Contour filed two lawsuits in the Northern District of California, accusing several of GoPro’s point-of-view (“POV”) digital video cameras of infringing Contour’s patents. GoPro argued on summary judgment that the asserted claims were patent ineligible under § 101. The district court agreed with GoPro. The court found under Alice step one that the representative claim was directed to the abstract idea of “creating and transmitting video (at two different resolutions) and adjusting the videos’ settings remotely” and under Alice step two that the claim recited only functional, results-oriented language without indication that the physical components are behaving in any way other than their basic, generic tasks. Contour appealed to the Federal Circuit.

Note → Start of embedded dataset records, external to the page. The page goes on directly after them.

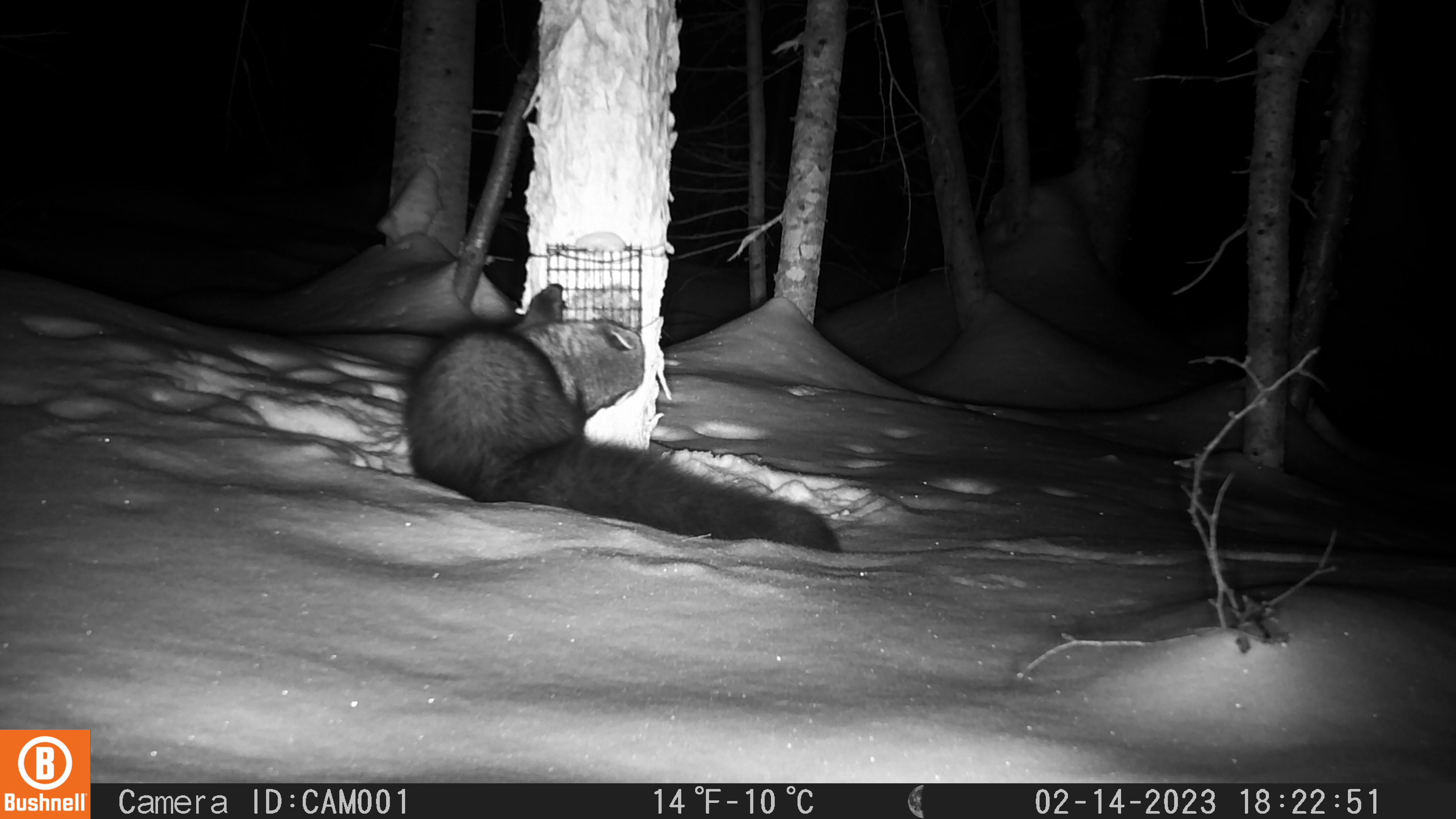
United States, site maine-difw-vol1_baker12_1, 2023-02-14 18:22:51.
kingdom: Animalia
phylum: Chordata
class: Mammalia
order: Carnivora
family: Mustelidae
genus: Pekania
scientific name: Pekania pennanti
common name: fisher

The Federal Circuit reversed. The Federal Circuit held that the claims were “directed to a specific means that improves the relevant technology” rather than an abstract idea at Alice step one. The district court has construed the claims such that they were limited to a particular way “that a camera processor might generate multiple video streams of varying quality for wireless transmission.” The court noted that this mechanism was described in the specification as improving POV camera technology, and held that the claims “thus require specific, technological means … that in turn provide a technical improvement.” The court also rejected GoPro’s argument that the claims were directed to ineligible subject matter because they “simply employ known or conventional components that existed in the prior art.” “[T]hat alone does not necessarily mean the claim is directed to an abstract idea.”